The specified resource was not found

500

unexpected error

503

unexpected error

get/api/v1/workloads/{workloadId}
Response samples
application/json
{
  • "tenantId": 1001,
  • "runningPods": 1,
  • "phaseUpdatedAt": "2022-06-08T11:28:24.131Z",
  • "k8sPhaseUpdatedAt": "2022-06-08T11:28:24.131Z",
  • "updatedAt": "2022-06-08T11:28:24.131Z",
  • "source": "CLI",
  • "deletedAt": "2022-08-12T19:28:24.131Z",
  • "type": "runai-job",
  • "name": "very-important-job",
  • "id": "497f6eca-6276-4993-bfeb-53cbbbba6f08",
  • "priorityClassName": "high-priority",
  • "submittedBy": "researcher@run.ai",
  • "clusterId": "71f69d83-ba66-4822-adf5-55ce55efd210",
  • "projectName": "proj-1",
  • "projectId": "1",
  • "departmentName": "department-1",
  • "departmentId": "1",
  • "namespace": "runai-proj-1",
  • "createdAt": "2022-01-01T03:49:52.531Z",
  • "workloadRequestedResources": {
    },
  • "podsRequestedResources": {
    },
  • "allocatedResources": {
    },
  • "actionsSupport": {
    },
  • "phase": "Creating",
  • "conditions": [
    ],
  • "phaseMessage": "Not enough resources in the requested nodepool",
  • "k8sPhase": "Pending",
  • "requestedPods": {
    },
  • "requestedNodePools": [
    ],
  • "currentNodePools": [
    ],
  • "completedAt": "2022-01-01T03:49:52.531Z",
  • "images": [
    ],
  • "urls": [
    ],
  • "datasources": [
    ],
  • "environments": [
    ],
  • "externalConnections": [
    ],
  • "distributedFramework": "Pytorch",
  • "additionalFields": { },
  • "preemptible": true
}

Count workloads.

Retrieve the number of workloads.

SecuritybearerAuth
Request
query Parameters
deleted
boolean

Return only deleted resources when true.

filterBy
Array of strings

Filter results by a parameter. Use the format field-name operator value. Operators are == Equals, != Not equals, <= Less than or equal, >= Greater than or equal, =@ contains, !@ Does not contain, =^ Starts with and =$ Ends with. Dates are in ISO 8601 timestamp format and available for operators ==, !=, <= and >=.

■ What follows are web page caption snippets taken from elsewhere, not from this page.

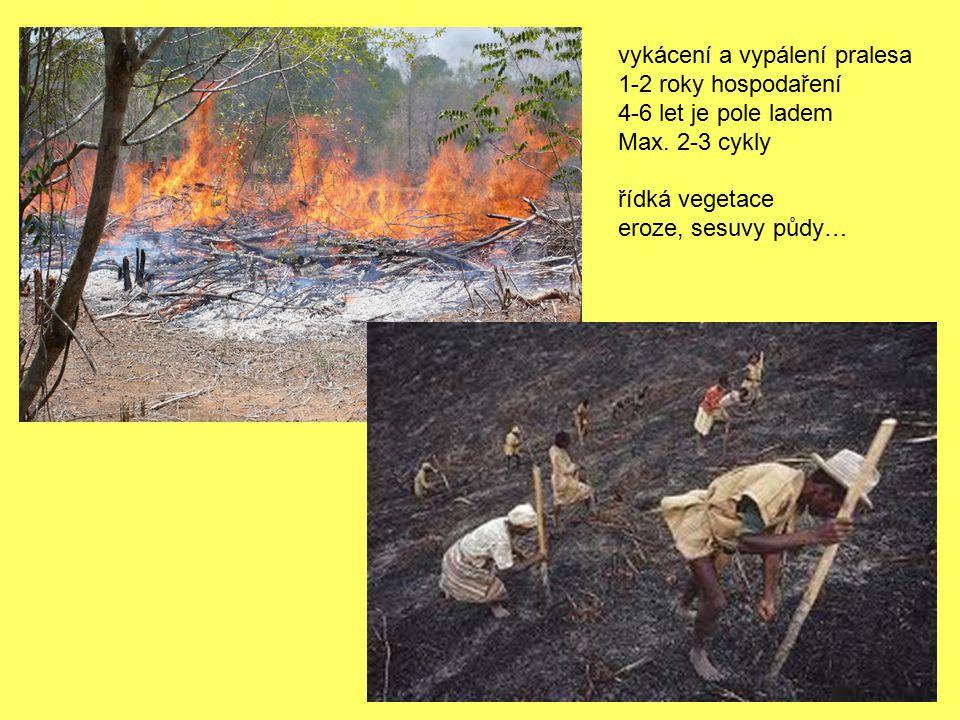 vykácení a vypálení pralesa
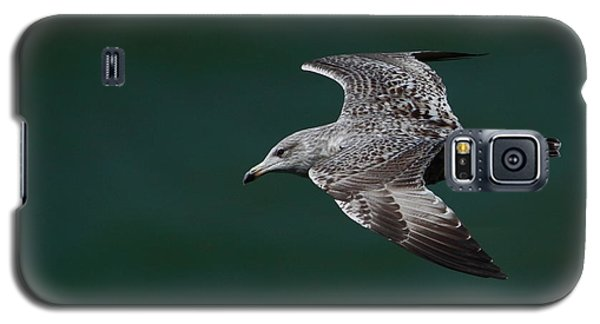 Galaxy S5 Case featuring the photograph Flyby by Richard Patmore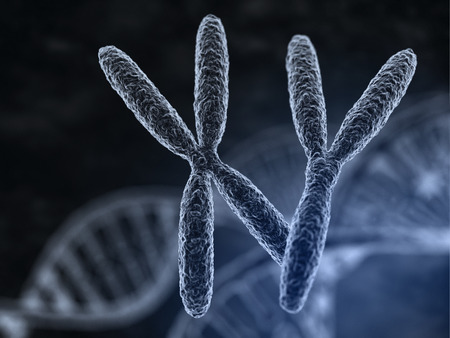 Man and woman chromosomes  with macro focus effect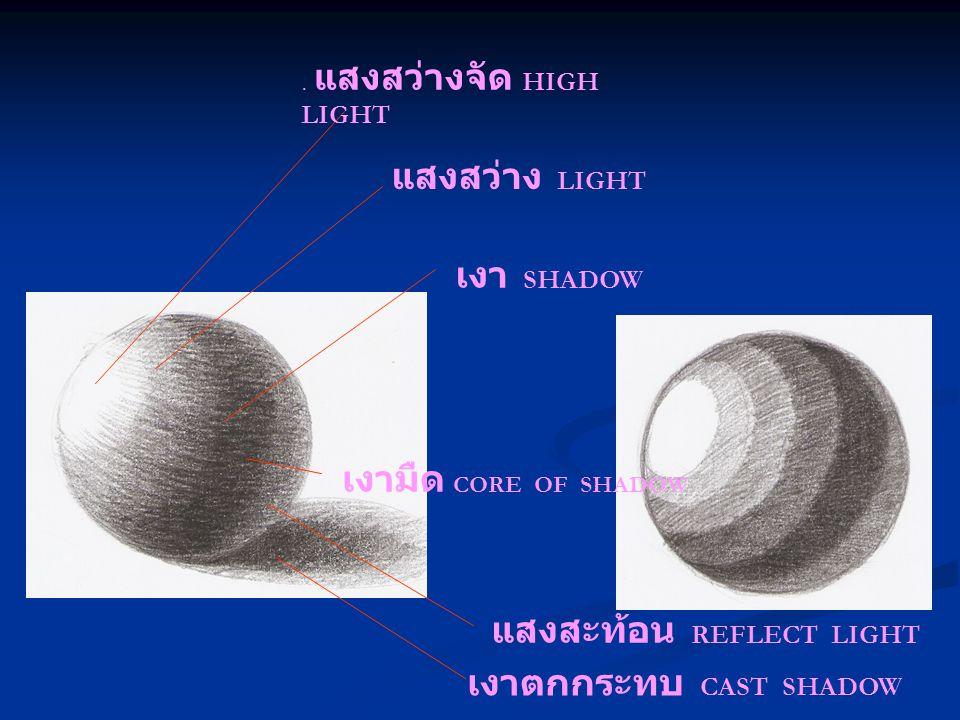 . แสงสว่างจัด HIGH LIGHT เงาตกกระทบ CAST SHADOW แสงสว่าง LIGHT แสงสะท้อน REFLECT LIGHT เงา SHADOW เงามืด CORE OF SHADOW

Example: filterBy=name!=some-workload-name,allocatedGPU>=2,createdAt>=2021-01-01T00:00:00Z
Responses
200

Executed successfully.

401

Unauthorized

403

Forbidden

500

unexpected error

503

unexpected error

get/api/v1/workloads/count
Response samples
application/json
{
  • "count": 1
}

Get the workloads telemetry. [Experimental]

Retrieves workload data by telemetry type.

SecuritybearerAuth
Request
query Parameters
clusterId
string <uuid>

Filter using the Universally Unique Identifier (UUID) of the cluster.

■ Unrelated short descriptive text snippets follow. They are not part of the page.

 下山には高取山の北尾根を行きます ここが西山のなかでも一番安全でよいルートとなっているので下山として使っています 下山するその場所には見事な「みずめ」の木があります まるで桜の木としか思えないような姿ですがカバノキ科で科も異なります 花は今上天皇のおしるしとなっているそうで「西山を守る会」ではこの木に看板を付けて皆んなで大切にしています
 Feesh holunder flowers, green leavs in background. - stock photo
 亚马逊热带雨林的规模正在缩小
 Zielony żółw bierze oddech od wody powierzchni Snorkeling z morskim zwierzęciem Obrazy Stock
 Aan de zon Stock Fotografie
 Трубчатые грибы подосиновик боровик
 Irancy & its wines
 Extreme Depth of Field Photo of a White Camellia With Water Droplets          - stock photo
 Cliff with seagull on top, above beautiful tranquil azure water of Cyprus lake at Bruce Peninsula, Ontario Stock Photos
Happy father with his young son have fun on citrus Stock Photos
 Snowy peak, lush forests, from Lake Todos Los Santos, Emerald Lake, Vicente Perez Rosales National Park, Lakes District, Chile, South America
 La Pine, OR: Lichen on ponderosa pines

Example: clusterId=d73a738f-fab3-430a-8fa3-5241493d7128
nodepoolName
string

Filter using the nodepool.

Example: nodepoolName=default
departmentId
string

Filter using the department id.

Example: departmentId=1
groupBy
Array of strings <= 2 items

Group workloads by field.

Items Enum: "ClusterId" "DepartmentId" "ProjectId" "Type" "CurrentNodepools" "Phase"
telemetryType
required
string (WorkloadTelemetryType)

Specifies the telemetry type.

Enum: "WORKLOADS_COUNT" "GPU_ALLOCATION"
Responses
200

Executed successfully.

400

Bad request.

401

Unauthorized

403

Forbidden

404

The specified resource was not found

500

unexpected error

503

unexpected error

get/api/v1/workloads/telemetry
Response samples
{
  • "type": "ALLOCATION_RATIO",
  • "timestamp": "2023-06-06 12:09:18.211",
  • "values": [
    ]
}

Get workload metrics data. [Experimental]

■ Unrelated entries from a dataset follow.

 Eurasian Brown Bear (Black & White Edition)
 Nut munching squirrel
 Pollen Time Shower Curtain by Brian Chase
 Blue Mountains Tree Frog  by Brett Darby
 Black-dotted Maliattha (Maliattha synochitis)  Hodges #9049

Retrieves workloads data metrics from the metrics database. Use in reporting and analysis tools.

SecuritybearerAuth
Request
path Parameters
workloadId
required
string <uuid>

Unique identifier of the workload.

query Parameters
metricType
required
Array of strings (WorkloadMetricType)

Specify which data to request.

Items Enum: "GPU_UTILIZATION" "GPU_MEMORY_USAGE_BYTES" "GPU_MEMORY_REQUEST_BYTES" "CPU_USAGE_CORES" "CPU_REQUEST_CORES" "CPU_LIMIT_CORES" "CPU_MEMORY_USAGE_BYTES" "CPU_MEMORY_REQUEST_BYTES" "CPU_MEMORY_LIMIT_BYTES" "POD_COUNT" "RUNNING_POD_COUNT" "GPU_ALLOCATION"
start
required
string <date-time>

Start date of time range to fetch data in ISO 8601 timestamp format.

Example: start=2023-06-06T12:09:18.211Z
end
required
string <date-time>

End date of time range to fetch data in ISO 8601 timestamp format.

Example: end=2023-06-07T12:09:18.211Z
numberOfSamples
integer [ 0 .. 1000 ]
Default: 20

The number of samples to take in the specified time range.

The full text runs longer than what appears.